Text:
Now it’s up to Congress
to protect patients’ rights


THE ISSUE

The U.S. Supreme Court has struck down state laws that allowed patients to sue HMOs for denial of prescribed treatment.


PATIENTS were dealt a blow by the U.S. Supreme Court's rejection of state laws allowing them to sue managed-care programs for damages resulting from refusal to cover treatment prescribed by a doctor. The decision should prompt Congress to fill what Justice Ruth Bader Ginsburg called the "regulatory vacuum" caused by the ruling, requiring compromise by both sides of the issue.

The court struck down the laws of Texas and nine other states -- not Hawaii -- that allowed members of employment-related health maintenance organizations to sue the insurers for medical malpractice. The justices ruled unanimously that the state laws are pre-empted by the 1974 Employee Retirement Income Security Act, or ERISA, which allows patients to sue insurers in federal court for reimbursement of denied benefits, but not for damages caused by the denial.

In one case considered by the court, a health plan manager provided a woman a one-day hospital stay after a hysterectomy; her doctor had recommended a longer stay, and the patient had to return to the emergency room because of medical complications at home. In the other case, the HMO rejected a doctor's prescription of medicine for treatment of arthritis and other problems in favor of cheaper drugs, which resulted in complications.

The remedy is to remove this unreasonable shelter for HMOs from lawsuits because of medical decisions forced upon doctors and patients. The concept of such a "patients' bill of rights" has received strong bipartisan support, but the failure to reconcile differences led to the collapse of the legislation three years ago.

The Senate passed a bill allowing patients to collect unlimited damages for pain and suffering and punitive damages up to $5 million from HMOs that overrule doctors on medical decisions. A House bill supported by the White House had a $500,000 limit for pain-and-suffering damages and no punitive damages. The Senate bill also provided that the lawsuits be filed in state courts, likely to award large judgments, while the House bill specified that they adhere to federal standards.

How to complete this task:
Copy the text on patients' rights word for word, from "In one case" to "three years ago.".

Data under study:
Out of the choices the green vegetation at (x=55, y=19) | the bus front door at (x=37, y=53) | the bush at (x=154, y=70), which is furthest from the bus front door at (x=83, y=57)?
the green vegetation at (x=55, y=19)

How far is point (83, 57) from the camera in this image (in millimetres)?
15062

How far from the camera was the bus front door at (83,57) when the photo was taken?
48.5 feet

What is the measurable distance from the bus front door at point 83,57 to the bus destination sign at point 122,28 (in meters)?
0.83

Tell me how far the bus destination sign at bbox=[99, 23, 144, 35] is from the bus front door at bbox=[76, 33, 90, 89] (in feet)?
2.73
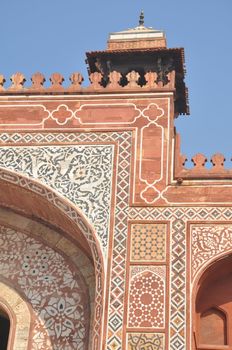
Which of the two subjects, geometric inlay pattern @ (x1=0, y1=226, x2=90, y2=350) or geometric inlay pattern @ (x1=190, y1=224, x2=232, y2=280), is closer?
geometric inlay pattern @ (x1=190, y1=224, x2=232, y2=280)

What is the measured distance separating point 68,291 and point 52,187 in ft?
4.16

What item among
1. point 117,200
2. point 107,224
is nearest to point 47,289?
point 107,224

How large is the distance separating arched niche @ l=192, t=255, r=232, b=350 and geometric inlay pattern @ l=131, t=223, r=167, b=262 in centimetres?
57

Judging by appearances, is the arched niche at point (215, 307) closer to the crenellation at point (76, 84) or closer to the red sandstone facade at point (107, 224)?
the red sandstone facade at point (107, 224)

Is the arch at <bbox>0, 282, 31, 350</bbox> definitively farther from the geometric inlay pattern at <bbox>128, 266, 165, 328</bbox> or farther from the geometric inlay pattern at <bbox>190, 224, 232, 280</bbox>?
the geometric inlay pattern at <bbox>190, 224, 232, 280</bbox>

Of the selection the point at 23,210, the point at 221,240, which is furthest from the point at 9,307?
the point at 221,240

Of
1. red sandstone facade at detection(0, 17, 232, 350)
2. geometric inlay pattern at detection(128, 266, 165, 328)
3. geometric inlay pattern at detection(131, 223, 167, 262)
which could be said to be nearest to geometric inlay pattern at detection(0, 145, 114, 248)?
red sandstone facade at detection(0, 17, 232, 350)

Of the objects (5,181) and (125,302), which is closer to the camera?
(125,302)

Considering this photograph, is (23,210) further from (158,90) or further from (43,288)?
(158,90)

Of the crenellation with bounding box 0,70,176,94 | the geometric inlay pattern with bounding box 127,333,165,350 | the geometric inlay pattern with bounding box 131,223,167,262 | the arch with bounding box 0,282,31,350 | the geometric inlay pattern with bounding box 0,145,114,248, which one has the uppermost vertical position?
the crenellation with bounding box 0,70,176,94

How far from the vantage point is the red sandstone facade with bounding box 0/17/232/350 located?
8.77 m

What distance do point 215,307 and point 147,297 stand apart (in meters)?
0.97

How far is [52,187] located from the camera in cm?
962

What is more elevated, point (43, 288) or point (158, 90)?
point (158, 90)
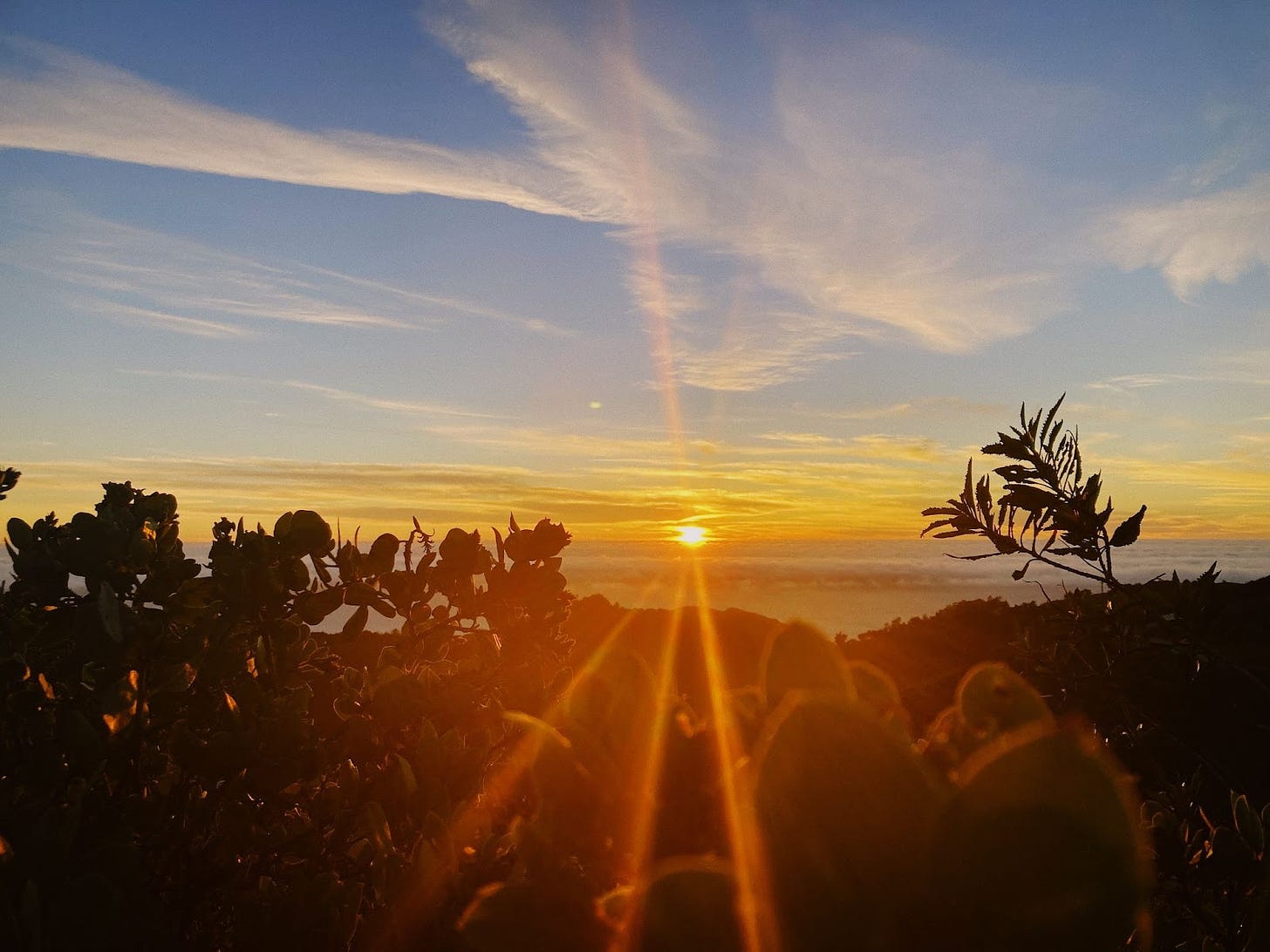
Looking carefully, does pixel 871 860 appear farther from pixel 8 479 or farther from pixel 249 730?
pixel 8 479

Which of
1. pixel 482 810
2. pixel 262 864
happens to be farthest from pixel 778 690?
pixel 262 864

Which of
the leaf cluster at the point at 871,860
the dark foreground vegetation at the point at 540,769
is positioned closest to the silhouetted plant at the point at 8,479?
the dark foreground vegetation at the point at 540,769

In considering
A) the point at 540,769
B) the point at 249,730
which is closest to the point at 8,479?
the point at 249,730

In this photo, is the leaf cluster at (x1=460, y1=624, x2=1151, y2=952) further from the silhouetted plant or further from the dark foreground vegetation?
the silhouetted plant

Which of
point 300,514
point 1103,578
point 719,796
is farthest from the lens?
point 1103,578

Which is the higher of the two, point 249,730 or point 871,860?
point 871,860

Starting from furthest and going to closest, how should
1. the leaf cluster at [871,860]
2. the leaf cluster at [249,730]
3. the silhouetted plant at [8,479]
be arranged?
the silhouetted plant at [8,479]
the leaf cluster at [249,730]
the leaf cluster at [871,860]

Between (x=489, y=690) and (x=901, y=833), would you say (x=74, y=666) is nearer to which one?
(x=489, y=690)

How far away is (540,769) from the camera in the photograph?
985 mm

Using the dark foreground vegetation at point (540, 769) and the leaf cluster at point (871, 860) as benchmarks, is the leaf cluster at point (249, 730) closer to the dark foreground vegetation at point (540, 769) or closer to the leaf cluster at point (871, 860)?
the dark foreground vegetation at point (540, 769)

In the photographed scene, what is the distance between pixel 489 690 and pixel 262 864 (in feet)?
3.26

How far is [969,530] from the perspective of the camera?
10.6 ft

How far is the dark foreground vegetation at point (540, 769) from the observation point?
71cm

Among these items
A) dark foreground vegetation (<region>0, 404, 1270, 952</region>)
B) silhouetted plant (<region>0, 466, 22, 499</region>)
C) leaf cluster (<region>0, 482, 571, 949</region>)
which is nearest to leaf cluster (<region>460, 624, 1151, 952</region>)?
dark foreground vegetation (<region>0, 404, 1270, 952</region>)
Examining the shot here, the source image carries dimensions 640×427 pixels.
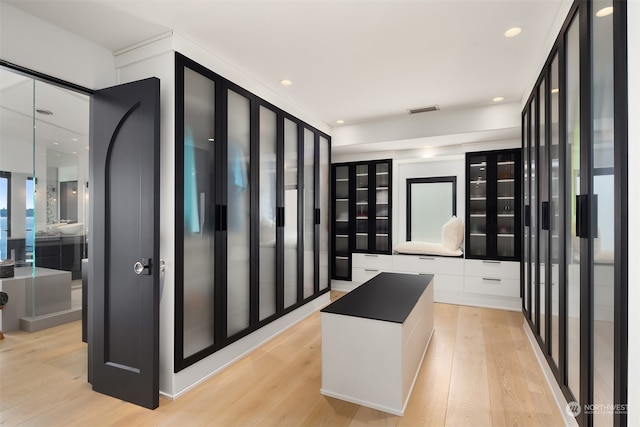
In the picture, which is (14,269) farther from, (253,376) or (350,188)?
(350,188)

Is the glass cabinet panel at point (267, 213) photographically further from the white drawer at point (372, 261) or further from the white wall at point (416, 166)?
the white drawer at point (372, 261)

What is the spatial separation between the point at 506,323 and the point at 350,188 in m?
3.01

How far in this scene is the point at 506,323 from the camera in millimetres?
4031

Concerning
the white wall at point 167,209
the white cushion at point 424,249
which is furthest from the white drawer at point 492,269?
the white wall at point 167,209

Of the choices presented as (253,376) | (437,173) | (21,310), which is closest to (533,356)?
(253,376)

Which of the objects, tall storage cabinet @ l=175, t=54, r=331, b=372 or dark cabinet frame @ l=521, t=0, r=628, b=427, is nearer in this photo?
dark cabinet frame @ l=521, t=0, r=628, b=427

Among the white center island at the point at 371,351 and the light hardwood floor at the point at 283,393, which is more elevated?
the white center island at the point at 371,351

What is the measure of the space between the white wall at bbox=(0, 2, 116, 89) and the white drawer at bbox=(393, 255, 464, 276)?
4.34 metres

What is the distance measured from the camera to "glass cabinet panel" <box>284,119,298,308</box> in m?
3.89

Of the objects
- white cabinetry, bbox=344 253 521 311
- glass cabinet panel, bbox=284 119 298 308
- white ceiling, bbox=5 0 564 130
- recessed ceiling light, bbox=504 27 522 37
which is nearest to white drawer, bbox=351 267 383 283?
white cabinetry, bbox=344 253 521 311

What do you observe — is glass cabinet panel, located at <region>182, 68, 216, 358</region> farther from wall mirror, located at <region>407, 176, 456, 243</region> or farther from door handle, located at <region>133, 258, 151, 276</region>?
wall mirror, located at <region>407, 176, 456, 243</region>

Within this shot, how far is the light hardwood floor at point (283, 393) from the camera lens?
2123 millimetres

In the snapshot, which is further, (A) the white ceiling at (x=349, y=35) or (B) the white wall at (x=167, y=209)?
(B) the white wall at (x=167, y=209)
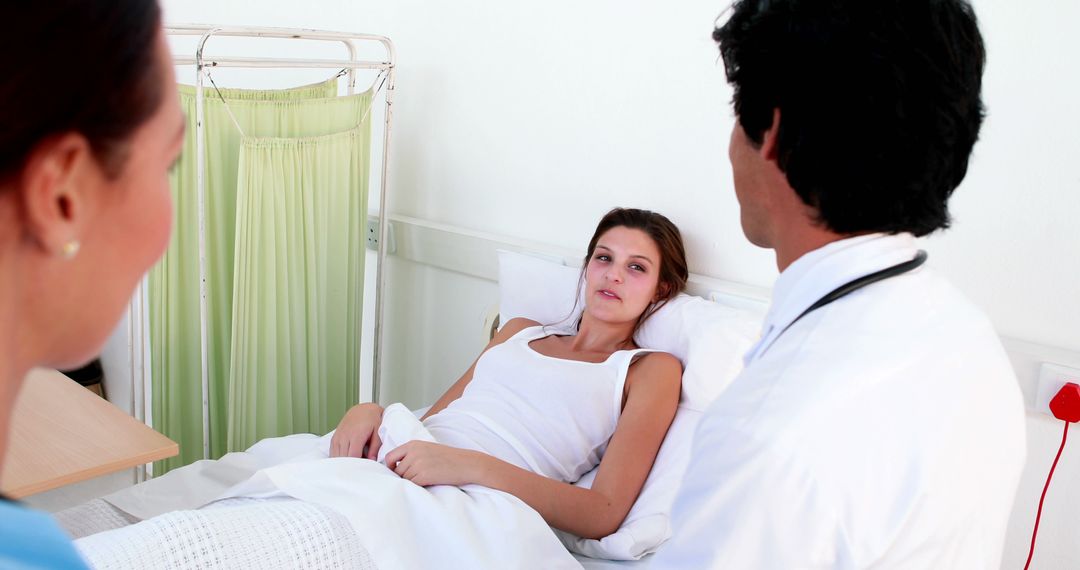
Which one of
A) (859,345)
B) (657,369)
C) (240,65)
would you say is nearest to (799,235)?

Response to this exercise:
In one case considered by the court, a health plan manager provided a woman a one-day hospital stay after a hysterectomy; her doctor had recommended a longer stay, and the patient had to return to the emergency room because of medical complications at home. In the other case, the HMO rejected a doctor's prescription of medicine for treatment of arthritis and other problems in favor of cheaper drugs, which resulted in complications.

The remedy is to remove this unreasonable shelter for HMOs from lawsuits because of medical decisions forced upon doctors and patients. The concept of such a "patients' bill of rights" has received strong bipartisan support, but the failure to reconcile differences led to the collapse of the legislation three years ago.